Is there a way to split or execute this specific query in smaller chunks to prevent a timeout?
Upping or disabling the transaction timeout
in the neo4j.conf
is not an option because the neo4j service needs a restart for every change made in the config.
The query hitting the timeout from my import script:
MATCH (l:NameLabel)
MATCH (m:Movie {id: l.id,somevalue: l.somevalue})
MERGE (m)-[:LABEL {path: l.path}]->(l);
Nodecounts: 1000 Movie, 2500 Namelabel
You can try installing APOC Procedures and using the procedure apoc.periodic.commit.

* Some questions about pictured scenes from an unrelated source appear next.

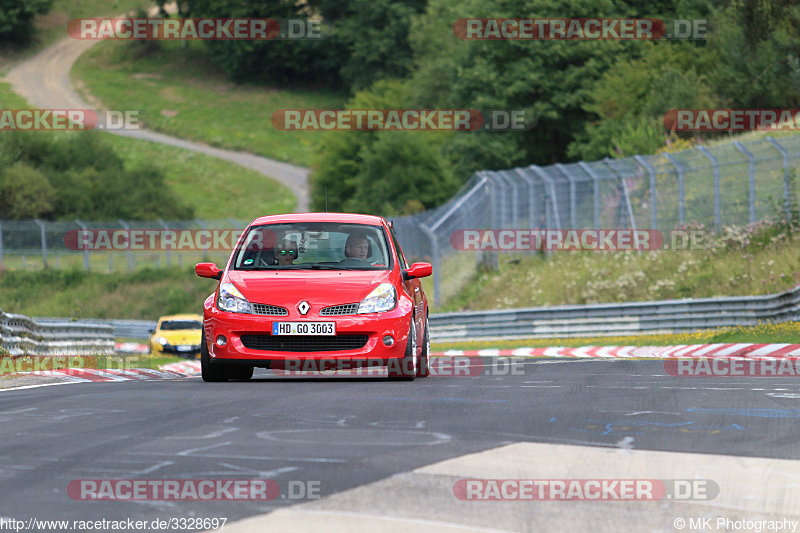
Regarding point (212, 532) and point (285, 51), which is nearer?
point (212, 532)

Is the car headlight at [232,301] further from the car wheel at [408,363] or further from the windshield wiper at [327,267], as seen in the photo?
the car wheel at [408,363]

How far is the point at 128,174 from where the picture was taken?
74.8m

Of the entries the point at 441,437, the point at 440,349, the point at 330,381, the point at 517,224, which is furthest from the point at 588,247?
the point at 441,437

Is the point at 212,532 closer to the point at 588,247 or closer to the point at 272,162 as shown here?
the point at 588,247

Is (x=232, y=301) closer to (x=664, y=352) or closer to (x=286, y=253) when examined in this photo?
(x=286, y=253)

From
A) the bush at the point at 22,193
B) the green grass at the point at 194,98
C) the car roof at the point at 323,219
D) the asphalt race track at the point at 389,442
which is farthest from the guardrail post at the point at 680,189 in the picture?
the green grass at the point at 194,98

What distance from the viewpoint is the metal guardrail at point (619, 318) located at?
69.3 feet

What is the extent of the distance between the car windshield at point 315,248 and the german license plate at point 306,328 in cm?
95

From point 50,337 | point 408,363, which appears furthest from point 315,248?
point 50,337

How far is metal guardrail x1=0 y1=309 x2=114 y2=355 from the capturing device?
61.3ft

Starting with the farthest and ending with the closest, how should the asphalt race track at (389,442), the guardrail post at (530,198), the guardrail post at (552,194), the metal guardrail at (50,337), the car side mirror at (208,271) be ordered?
the guardrail post at (530,198) < the guardrail post at (552,194) < the metal guardrail at (50,337) < the car side mirror at (208,271) < the asphalt race track at (389,442)

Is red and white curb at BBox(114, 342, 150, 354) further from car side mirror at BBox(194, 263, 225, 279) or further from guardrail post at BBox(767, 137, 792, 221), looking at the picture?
car side mirror at BBox(194, 263, 225, 279)

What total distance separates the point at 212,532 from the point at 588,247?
85.4 feet

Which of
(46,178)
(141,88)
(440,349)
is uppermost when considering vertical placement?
(141,88)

call apoc.periodic.commit("
MATCH (l:Namelabel)
WHERE NOT (l)-[:LABEL]->(:Movie)
WITH l LIMIT {limit}
MATCH (m:Movie {id: l.id,somevalue: l.somevalue})
MERGE (m)-[:LABEL {path: l.path}]->(l)
RETURN count(*)
",{limit:1000})
The below query will be executed repeatedly in separate transactions until it returns 0.
You can change the value of {limit : 1000}
.
Note: remember to install APOC Procedures according the version of Neo4j you are using. Take a look in the Version Compatibility Matrix.